__The task__.
Pictures stay out; everything else in the records below is copied exactly.

++++ Dataset rows

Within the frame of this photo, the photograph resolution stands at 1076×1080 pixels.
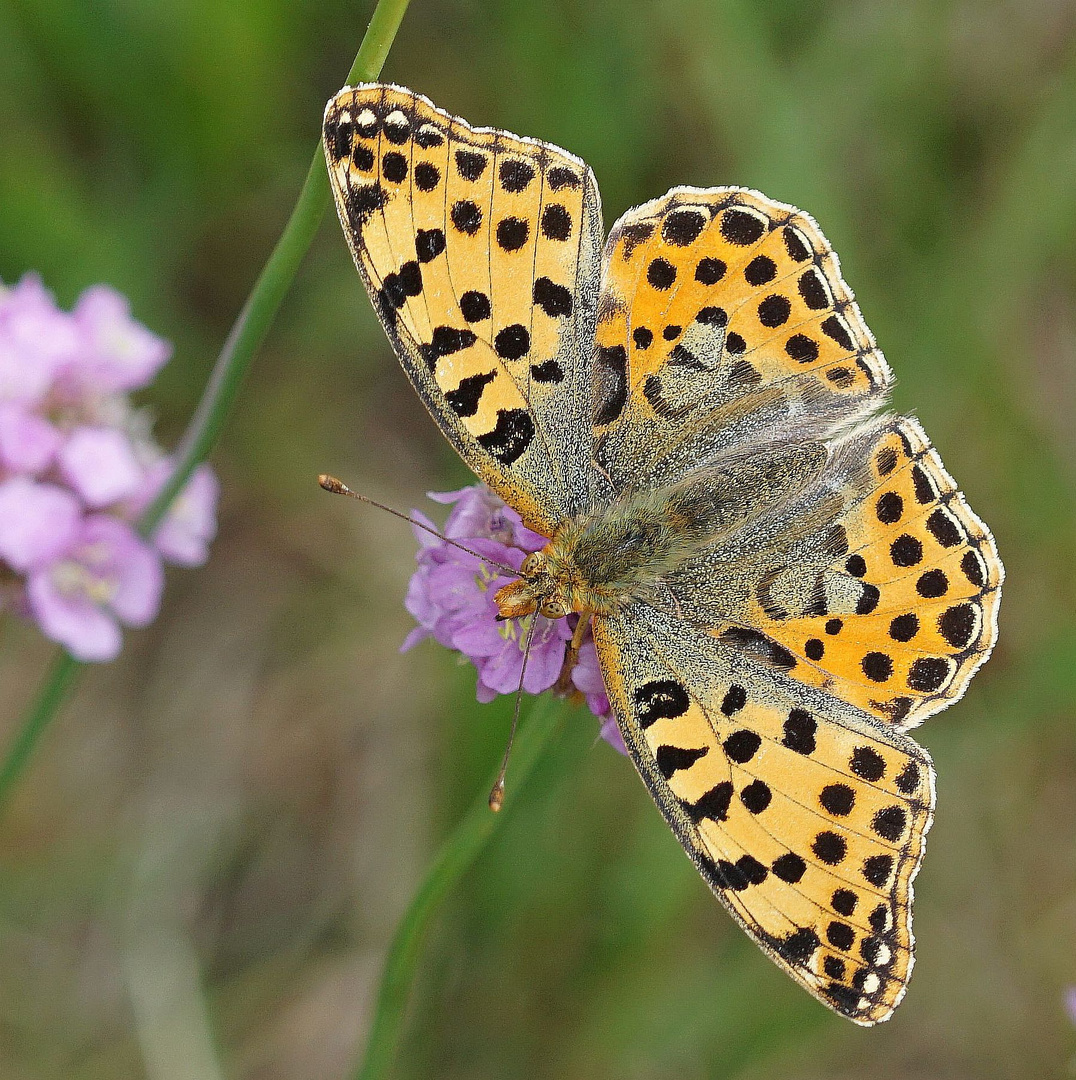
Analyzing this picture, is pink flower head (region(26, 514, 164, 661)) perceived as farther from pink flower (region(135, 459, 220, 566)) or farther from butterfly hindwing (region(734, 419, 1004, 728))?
butterfly hindwing (region(734, 419, 1004, 728))

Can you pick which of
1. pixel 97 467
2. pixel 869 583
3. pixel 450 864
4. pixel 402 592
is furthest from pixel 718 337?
pixel 402 592

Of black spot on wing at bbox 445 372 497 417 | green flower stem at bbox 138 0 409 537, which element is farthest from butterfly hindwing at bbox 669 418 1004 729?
green flower stem at bbox 138 0 409 537

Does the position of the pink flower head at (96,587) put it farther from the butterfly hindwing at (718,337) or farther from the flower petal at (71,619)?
the butterfly hindwing at (718,337)

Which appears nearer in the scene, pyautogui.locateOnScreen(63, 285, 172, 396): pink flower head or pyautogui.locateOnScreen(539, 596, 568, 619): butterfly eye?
pyautogui.locateOnScreen(539, 596, 568, 619): butterfly eye

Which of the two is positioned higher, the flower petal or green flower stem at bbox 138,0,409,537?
green flower stem at bbox 138,0,409,537

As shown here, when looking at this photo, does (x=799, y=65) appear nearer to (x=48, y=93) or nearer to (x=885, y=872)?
(x=48, y=93)

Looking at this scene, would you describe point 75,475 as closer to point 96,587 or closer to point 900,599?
point 96,587
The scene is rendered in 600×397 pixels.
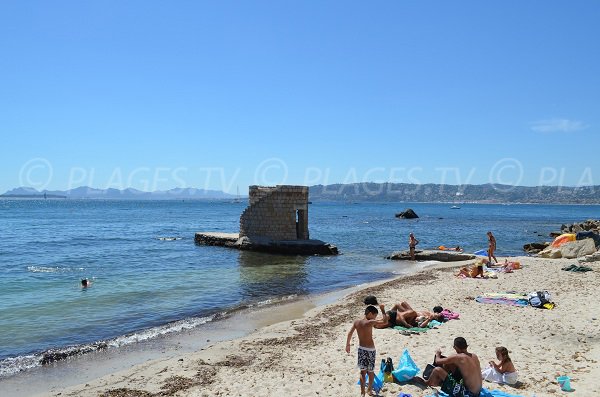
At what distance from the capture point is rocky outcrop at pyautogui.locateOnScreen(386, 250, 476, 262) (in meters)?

++++++++

__Task response__.
Within the frame of this photo, the photograph resolution stands at 1076×1080 pixels.
Analyzing this picture, is pink flower head (region(26, 514, 164, 661)) perceived as farther from pink flower (region(135, 459, 220, 566)) or farther from butterfly hindwing (region(734, 419, 1004, 728))?
butterfly hindwing (region(734, 419, 1004, 728))

Can you pick which of
1. pixel 97 467
2. pixel 869 583
3. pixel 450 864
4. pixel 402 592
is furthest from pixel 718 337?
pixel 402 592

Of black spot on wing at bbox 445 372 497 417 | green flower stem at bbox 138 0 409 537, which element is farthest from butterfly hindwing at bbox 669 418 1004 729?
green flower stem at bbox 138 0 409 537

Does the position of the pink flower head at (96,587) put it farther from the butterfly hindwing at (718,337) or farther from the flower petal at (71,619)?
the butterfly hindwing at (718,337)

Which appears nearer in the scene, pyautogui.locateOnScreen(63, 285, 172, 396): pink flower head or pyautogui.locateOnScreen(539, 596, 568, 619): butterfly eye?
pyautogui.locateOnScreen(539, 596, 568, 619): butterfly eye

Which of the two is positioned higher, the flower petal or green flower stem at bbox 138,0,409,537?
green flower stem at bbox 138,0,409,537

As shown here, when looking at this photo, does (x=799, y=65) appear nearer to (x=48, y=93) or nearer to (x=885, y=872)?
(x=48, y=93)

Looking at this scene, would you describe point 75,475 as closer to point 96,587 or closer to point 900,599?
point 96,587
The scene is rendered in 600×397 pixels.
At what distance from the capture point is rocky outcrop at pyautogui.locateOnScreen(386, 250, 476, 262) (in meters)?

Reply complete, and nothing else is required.